En l'espace de quelques années, l'éditeur Annapurna Interactive s'est imposé avec une certaine forme de maestria dans l'univers en expansion de l'édition de petites perles indépendantes. Autant vous dire qu'après avoir littéralement halluciné devant un certain Outer Wilds plus tôt cette année, nous attendions avec une impatience certaine leur nouvelle production en date : Sayonara Wild Hearts.
Avec un titre aussi farfelu et une esthétique aussi singulière, il était écrit quelque part qu'il reviendrait à votre serviteur la charge de plonger la tête la première dans cette pastille pop qui mise beaucoup sur l'aspect visuel pour nous proposer une expérience peu commune. Faites péter votre meilleur casque, les enfants, on part en balade.
She's a Queen
Sayonara Wild Hearts nous narre donc les aventures sous acide d'une jeune femme ayant eu le coeur brisé, et rapidement plongée dans un univers ô combien coloré dans lequel elle devra affronter une poignée de bandes rivales au look délicieusement rétro. Le tout dans des décors urbains infusés de néon et lorgnant le psychédélique. Quelque part entre Tron et Grease, sur fond de pop, si tant est que cette comparaison ait un sens. Rien que ça. Nébuleuse et volontairement onirique, la trame en forme d'évasion est un simple prétexte pour nous plonger à travers une vingtaine de stages, à la poursuite de ces belles et gracieuses antagonistes en teddy, les Wild Hearts, à qui il faudra donc dire... Sayonara. Dans la peau de son alter ego nocturne, The Fool, notre héroïne écumera les routes à 100 à l'heure pour trouver sa rédemption amoureuse. Parenthèse onirique qui se justifie à elle seule, l'expérience visuelle et sonore s'apparente à l'écoute dans un état plus ou moins second d'un bel album de pop acidulée lancé à la tombée de la nuit. Malgré quelques soucis de visibilité assez rares, les suédois du studio Simogo ont vu juste en ayant la folie des grandeurs : le titre s'éclate (et nous aussi), change constamment de forme, et se permet toutes les folies. Et autant vous dire qu'en ouvrant sur du Debussy, le jeu a tiré sans sommation en plein coeur de votre serviteur...

:: Consignes ::
#1 Reproduisez le passage de la critique de Sayonara Wild Hearts qui commence aux mots « Avec un titre » et se termine après « part en balade. ».
#2 Prolongez la critique de Sayonara Wild Hearts à partir de sa dernière phrase.

:: Données brutes ::
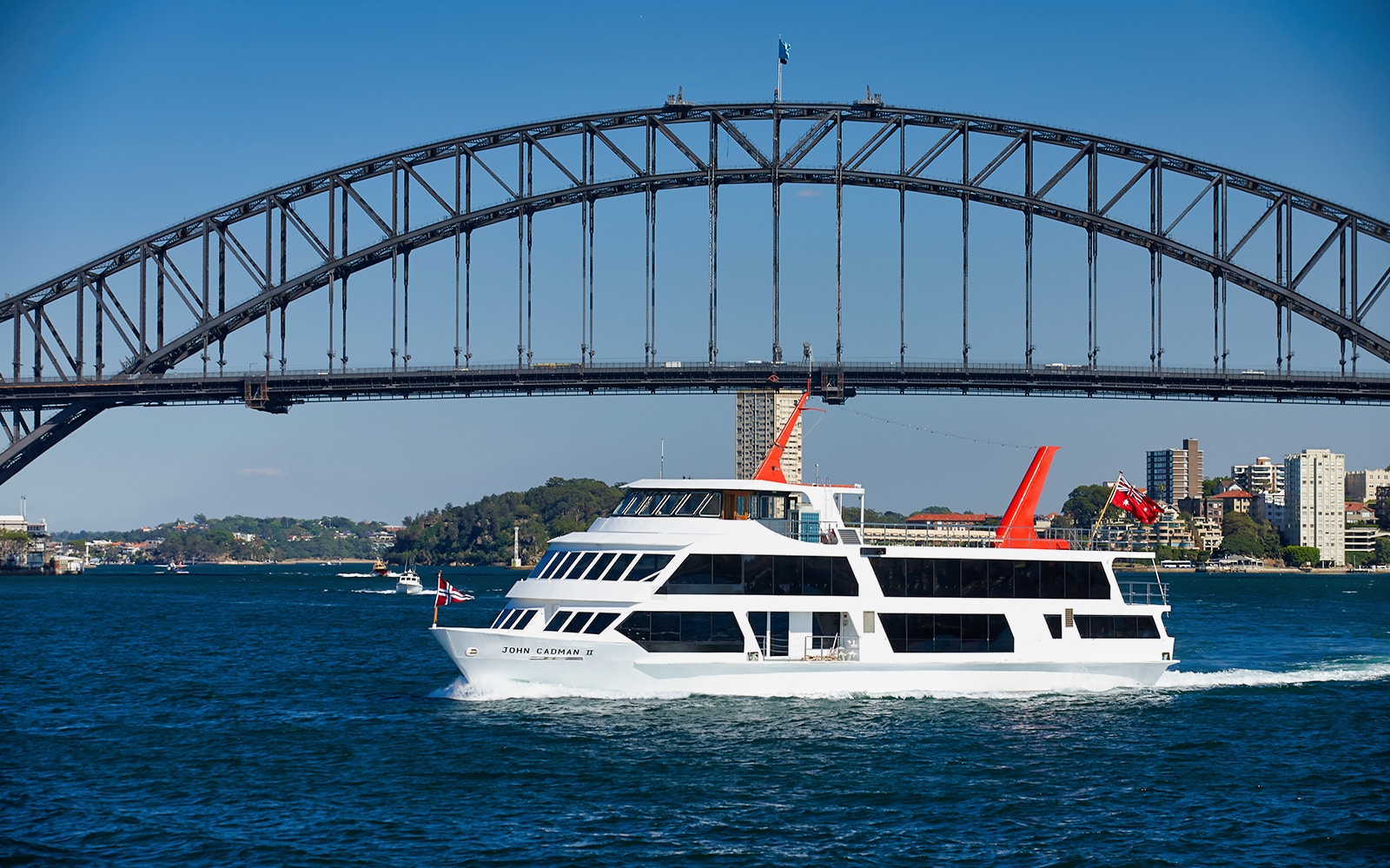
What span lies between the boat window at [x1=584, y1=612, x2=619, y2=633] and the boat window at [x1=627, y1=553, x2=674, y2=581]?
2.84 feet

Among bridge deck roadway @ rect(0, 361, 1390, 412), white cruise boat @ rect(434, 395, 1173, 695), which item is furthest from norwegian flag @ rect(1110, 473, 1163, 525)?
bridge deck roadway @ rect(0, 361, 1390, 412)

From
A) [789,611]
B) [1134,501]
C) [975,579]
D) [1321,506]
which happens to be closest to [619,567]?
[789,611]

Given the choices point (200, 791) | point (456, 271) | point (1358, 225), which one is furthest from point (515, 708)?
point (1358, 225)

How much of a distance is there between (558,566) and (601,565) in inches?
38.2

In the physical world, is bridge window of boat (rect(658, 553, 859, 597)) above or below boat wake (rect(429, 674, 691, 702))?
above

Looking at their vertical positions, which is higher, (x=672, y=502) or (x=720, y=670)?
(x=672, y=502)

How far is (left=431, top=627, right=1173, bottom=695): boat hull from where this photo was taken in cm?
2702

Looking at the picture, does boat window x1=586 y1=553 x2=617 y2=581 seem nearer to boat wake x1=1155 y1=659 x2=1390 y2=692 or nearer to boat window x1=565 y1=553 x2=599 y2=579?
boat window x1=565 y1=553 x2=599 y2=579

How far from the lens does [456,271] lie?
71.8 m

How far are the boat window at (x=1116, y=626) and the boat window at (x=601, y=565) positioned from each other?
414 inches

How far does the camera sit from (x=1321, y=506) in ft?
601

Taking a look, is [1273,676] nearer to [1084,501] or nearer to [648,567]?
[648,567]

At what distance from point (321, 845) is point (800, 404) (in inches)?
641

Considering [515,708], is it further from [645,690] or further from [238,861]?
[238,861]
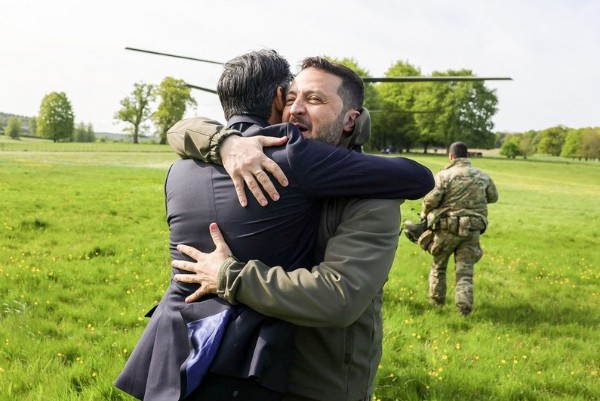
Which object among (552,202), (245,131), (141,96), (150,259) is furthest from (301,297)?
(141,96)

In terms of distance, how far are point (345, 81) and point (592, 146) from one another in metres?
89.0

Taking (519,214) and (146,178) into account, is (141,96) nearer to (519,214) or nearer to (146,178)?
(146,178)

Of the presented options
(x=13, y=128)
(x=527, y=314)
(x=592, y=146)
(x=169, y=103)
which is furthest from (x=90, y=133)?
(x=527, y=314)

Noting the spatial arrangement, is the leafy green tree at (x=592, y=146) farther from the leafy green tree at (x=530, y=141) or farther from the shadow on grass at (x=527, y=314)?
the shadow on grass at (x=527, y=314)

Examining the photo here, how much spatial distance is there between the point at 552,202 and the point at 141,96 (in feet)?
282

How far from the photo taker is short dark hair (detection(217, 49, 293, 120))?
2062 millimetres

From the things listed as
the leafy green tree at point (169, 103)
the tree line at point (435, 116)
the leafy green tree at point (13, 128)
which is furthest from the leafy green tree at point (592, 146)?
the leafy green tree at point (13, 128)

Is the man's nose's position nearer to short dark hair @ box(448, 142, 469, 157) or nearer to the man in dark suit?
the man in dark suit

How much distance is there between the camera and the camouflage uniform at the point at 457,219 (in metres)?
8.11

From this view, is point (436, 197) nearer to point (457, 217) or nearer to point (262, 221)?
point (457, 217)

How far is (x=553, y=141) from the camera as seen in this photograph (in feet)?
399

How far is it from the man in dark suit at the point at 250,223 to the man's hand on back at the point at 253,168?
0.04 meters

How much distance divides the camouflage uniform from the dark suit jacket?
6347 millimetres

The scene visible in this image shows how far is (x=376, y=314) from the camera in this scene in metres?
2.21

:: Réponses ::
#1
Avec un titre aussi farfelu et une esthétique aussi singulière, il était écrit quelque part qu'il reviendrait à votre serviteur la charge de plonger la tête la première dans cette pastille pop qui mise beaucoup sur l'aspect visuel pour nous proposer une expérience peu commune. Faites péter votre meilleur casque, les enfants, on part en balade.

#2
À coeur sauvage, rien d'impossible
En pratique, Sayonara Wild Hearts combine les mécaniques classiques d'un jeu de rythme à des situations (très) variées, dans lesquelles la course et le combat chorégraphiés se donnent toutes les peines du monde pour nous offrir un spectacle renversant. À pied, en skateboard, à moto, en voiture et plus si affinités, notre héroïne aura pour mission de récupérer en rythme les palpitants disséminés sur son parcours, le tout sans trébucher, afin de viser le high score et la médaille d'or qui va avec. Chaque séquence du jeu nous présente au travers de différents niveaux le nouveau gang ennemi à approcher, puis à défaire, dans un enchaînement de pastilles à la durée croissante, qui s'étendent de 30 secondes à quelques minutes. Le jeu joue d'ailleurs à fond la carte du "moment", faisant montrr la pression avant de balancer un déluge torrentiel de mélodies électro-pop délicieusement acidulées, lors d'affrontements dantesques et mémorables. La présence des vibrations HD sur Switch renforce évidemment l'immersion, et bat la mesure du bout des doigts, sur certaines séquences triées sur le volet. Difficile de ne pas bouger la tête ou d'accompagner à tue-tête les voix de Linnea Olsson, en arborant un large sourire. L'éclate, qu'on vous dit.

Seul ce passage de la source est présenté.